A verbatim copy of the listing is what is needed, minus any pictures.

§ PROVIDED MATERIAL:
....
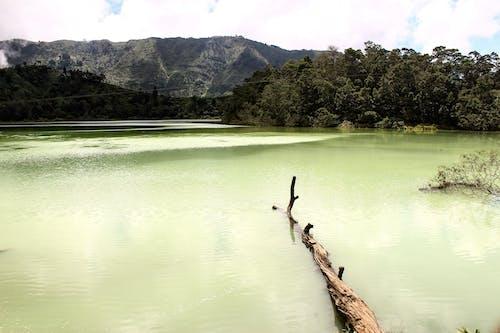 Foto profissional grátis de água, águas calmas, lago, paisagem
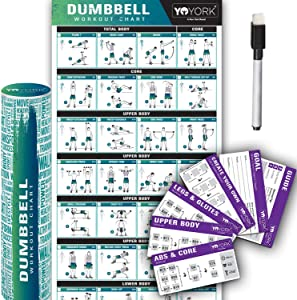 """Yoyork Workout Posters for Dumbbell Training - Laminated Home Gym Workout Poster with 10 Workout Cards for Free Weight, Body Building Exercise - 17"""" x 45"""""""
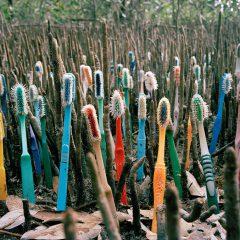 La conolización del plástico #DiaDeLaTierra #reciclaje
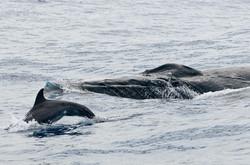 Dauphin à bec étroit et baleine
....
§ WRITTEN RESPONSE:
 Foto profissional grátis de água, águas calmas, lago, paisagem
 """Yoyork Workout Posters for Dumbbell Training - Laminated Home Gym Workout Poster with 10 Workout Cards for Free Weight, Body Building Exercise - 17"""" x 45"""""""
 La conolización del plástico #DiaDeLaTierra #reciclaje
 Dauphin à bec étroit et baleine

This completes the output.